Friday, February 11, 2011

Weekly report.

Weekly summary.

Gold has been relatively steady throughout the week closing at  $ 1,347 while silver closed around the $ 30 level at $ 29.90. The dow is continuing its nominal rise, ending up the week at $ 12,273 while the Nasdag also saw its numerary advance around $ 2,809. Oil has receded quite a bit, giving up at $ 85.26. Meanwhile the dollar index is still swarming in the lower 80s at 78.436.

It was a week that saw the fall of one of the world's longest lasting kleptocrat; Hosni Mubarak of Egypt, one of the US and Israel staunchest ally in the Arabic world. Now, it would be interesting to observe  the aftermath of the Mubarack Regime in Egypt. Will Egypt embrace an open democratic system or will the military install another strongman supported by the Western interests? Only the future shall tell.

As far as economics and the markets are concerned; inflation is on the rise across the planet and the Asians and South American governments have decided to raise their rates of interest in order to cool off the sharp rise in prices that are affecting their impoverished populations. It is quite obvious that  the US Fed as issuer of the World's Reserve currency, with its policy of QE and stimuli that serves the interests of the big banks and the spendthrift congress, is undeniably responsible for the painful effects of commodity price increase that affect the lower couches of the population across the planet. As always, the Fed and its army of Keynesians economist are refuting the argument that the US and Central Banking monetary policy are responsible for price inflation; blaming shortages and the weather instead.

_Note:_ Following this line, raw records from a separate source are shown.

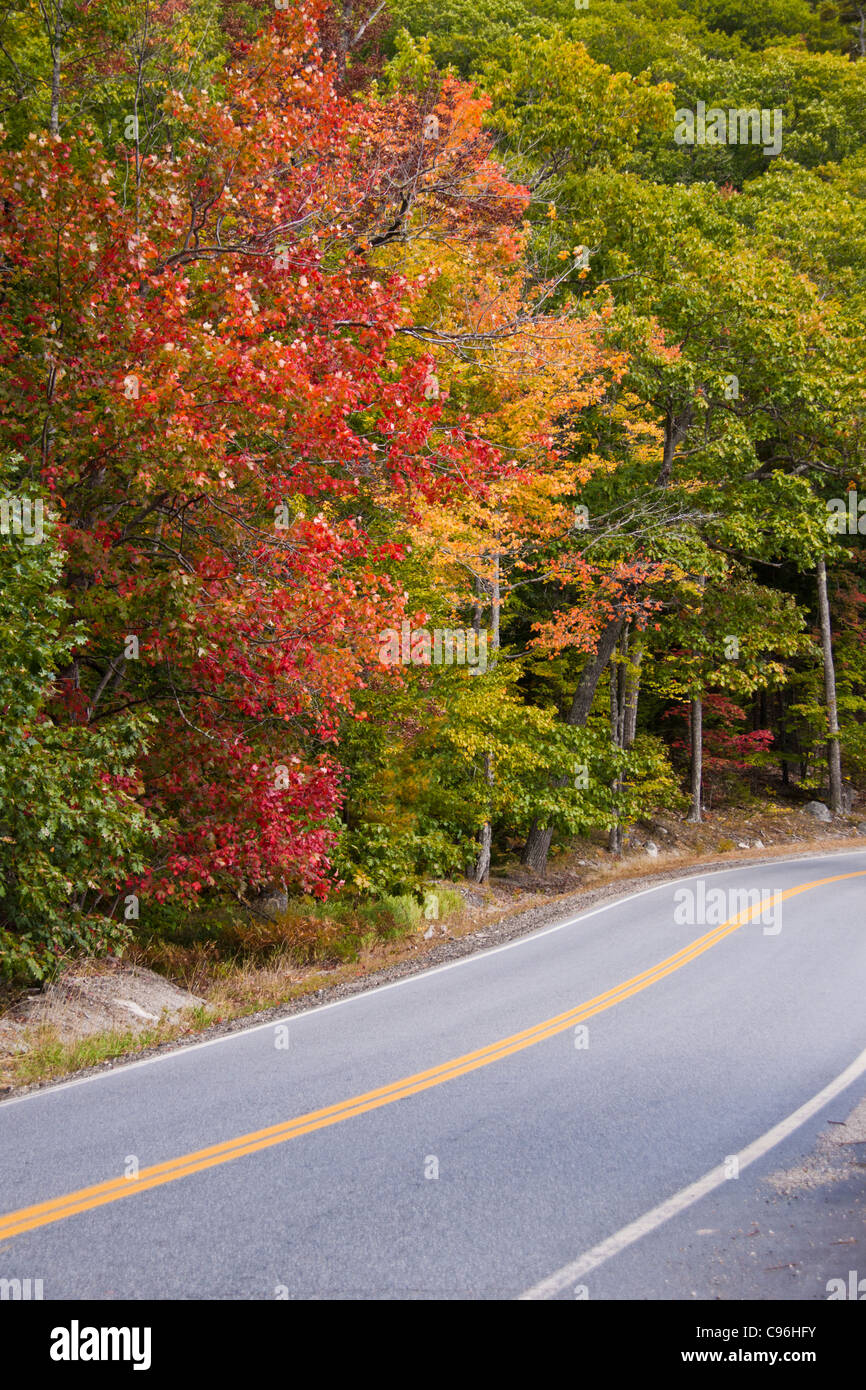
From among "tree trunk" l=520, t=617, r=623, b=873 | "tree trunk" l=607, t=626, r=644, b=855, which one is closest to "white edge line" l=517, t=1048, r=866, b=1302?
"tree trunk" l=520, t=617, r=623, b=873

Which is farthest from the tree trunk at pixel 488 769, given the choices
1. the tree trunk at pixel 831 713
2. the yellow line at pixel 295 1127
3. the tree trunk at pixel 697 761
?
the tree trunk at pixel 831 713

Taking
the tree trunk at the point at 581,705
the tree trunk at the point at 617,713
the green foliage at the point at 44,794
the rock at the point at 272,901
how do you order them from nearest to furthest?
the green foliage at the point at 44,794 → the rock at the point at 272,901 → the tree trunk at the point at 581,705 → the tree trunk at the point at 617,713

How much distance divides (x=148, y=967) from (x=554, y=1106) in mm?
6552

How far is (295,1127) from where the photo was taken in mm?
6195

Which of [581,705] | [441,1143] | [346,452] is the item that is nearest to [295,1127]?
[441,1143]

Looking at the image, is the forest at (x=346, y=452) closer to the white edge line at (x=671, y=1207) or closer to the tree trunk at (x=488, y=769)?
the tree trunk at (x=488, y=769)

Market movement are also depicting a rise in hard asset purchases out of Asia where the demand for Gold and Silver are reported to be extremely strong; pushing some expert to advance the possibility of shortage in the future. This outlook, if correct, will ultimately imply much higher price for those commodities well beyond the underlying effects of the inflationary monetary policy of the different world's government.

Lately also, there was a report of the IMF calling for a new world reserve currency to replace the much maligned dollar. The preferred option being the SDR issued by the IMF itself rather than a return to an international gold standard;  which will be our favorite option as FIAT paper monies  are valueless and always self-destruct over time.  It is clear from our own analysis that the Internationalist are panicking since most of their monetary tools are falling apart; the Dollar in the US and the Euro in Europe. An international FIAT monetary system will enable them to regain control over a world that is clearly spiraling out of control with the rise of China and other BRIC countries.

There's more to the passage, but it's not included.